HKCNSA Cybersecurity Week Luncheon Fosters Policy-Tech Dialogue

On September 11, 2025, the Hong Kong China Network Security Association (HKCNSA) successfully hosted the Cybersecurity Week Luncheon at The Park Lane Hong Kong. The event supported National Cybersecurity Awareness Week, a nationwide initiative jointly led by the Publicity Department of the CPC Central Committee and the Cyberspace Administration of China.The campaign aims to raise public awareness of cybersecurity, promote best practices, and foster a culture of digital safety across all sectors. Through this luncheon, HKCNSA sought to provide a platform for local industry stakeholders to exchange insights, enhance policy understanding, and promote cross-sector collaboration to advance cybersecurity implementation and sustainable development in Hong Kong.

The event began with a welcome address by Mr. David Ip, Founding Chairman of HKCNSA. He emphasized that as cyber threats continue to evolve—driven by generative AI, supply chain infiltration, and ransomware-as-a-service (RaaS)—enterprises are facing increasingly complex challenges. He called for greater digital resilience and cross-sector collaboration, stressing that Hong Kong, as an international financial and technology hub, should actively participate in national cybersecurity development. He also noted the importance of aligning policy understanding with technological implementation to institutionalize and deepen the local cybersecurity culture.

Mr. Kuet Loong Lam, Principal Technologist at Pure Storage, delivered a keynote speech titled “Is your data well protected and recoverable?” He provided an in-depth analysis of how generative AI is being leveraged in cyberattacks, including phishing, supply chain infiltration, and RaaS. He warned that potential economic losses for Hong Kong enterprises could reach HKD 250 billion, with average dwell times of breaches increasing year by year—underscoring the urgent need to upgrade local defense mechanisms.

Mr. Lam recommended that enterprises strengthen their cyber resilience through three key areas: data classification and risk prioritization, faster backup and recovery, and regular storage security assessments. He advocated for the adoption of immutable snapshots, anomaly detection, and layered defense strategies to enhance both resilience and compliance. He also shared a successful case study from the financial sector, where the implementation of an all-flash storage architecture significantly improved recovery efficiency and met regulatory requirements.

Following the luncheon, a panel discussion was held under the theme “Challenges in Threat Intelligence Sharing and Cross-Sector Collaboration,” moderated by Mr. Wilson Tang, Vice Chairman of HKCNSA. Panelists included Mr. Michael Chan, Assistant Commissioner (Project Governance and Cybersecurity)(Acting) at the Digital Policy Office; Mr. Barry Wong, Director of HKCNSA Talent Development and Education Committee and Regional Vice President, Elasticsearch; and Mr. John Wan, Senior Manager at The Hong Kong Jockey Club. The three speakers shared perspectives from policy-making, technical implementation, and industry practice, offering insights into the current challenges and future directions of threat intelligence sharing.

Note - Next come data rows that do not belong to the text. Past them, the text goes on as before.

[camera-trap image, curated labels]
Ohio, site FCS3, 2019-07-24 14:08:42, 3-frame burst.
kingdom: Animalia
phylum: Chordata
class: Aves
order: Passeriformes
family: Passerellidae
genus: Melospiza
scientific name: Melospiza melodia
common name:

Mr. Tang opened the session by noting, “Hackers collaborate seamlessly, while defenders often operate in isolation,” prompting reflection on the fragmented nature of intelligence exchange in the cybersecurity community. The discussion highlighted the lack of standardized frameworks and trust mechanisms in commercial practices, as well as the prevailing mindset that treats cybersecurity as a secondary cost—factors that hinder effective defense and cross-organizational cooperation.

Building on this, the panel explored how policy guidance and clearly defined roles could help reshape the local cybersecurity culture. It was suggested that neutral figures such as Data Protection Officers (DPOs) could play a key role in facilitating intelligence sharing between public and private sectors, thereby enhancing collective awareness and coordinated defense. Establishing long-term, stable sharing mechanisms and trust frameworks was seen as a vital step toward strengthening Hong Kong’s digital resilience.

HKCNSA extends its sincere appreciation to its corporate members and sponsors, including Pure Storage, Elasticsearch, Akamai, Huiye Law Firm, Mastercard, and SailPoint, for their generous support. The luncheon deepened industry understanding of national cybersecurity policies and fostered meaningful exchanges between Hong Kong and mainland stakeholders.

Looking ahead, HKCNSA will continue to champion dialogue between policy and practice, expand cross-sector collaboration, and work with industry partners to build a safer, more resilient digital Hong Kong.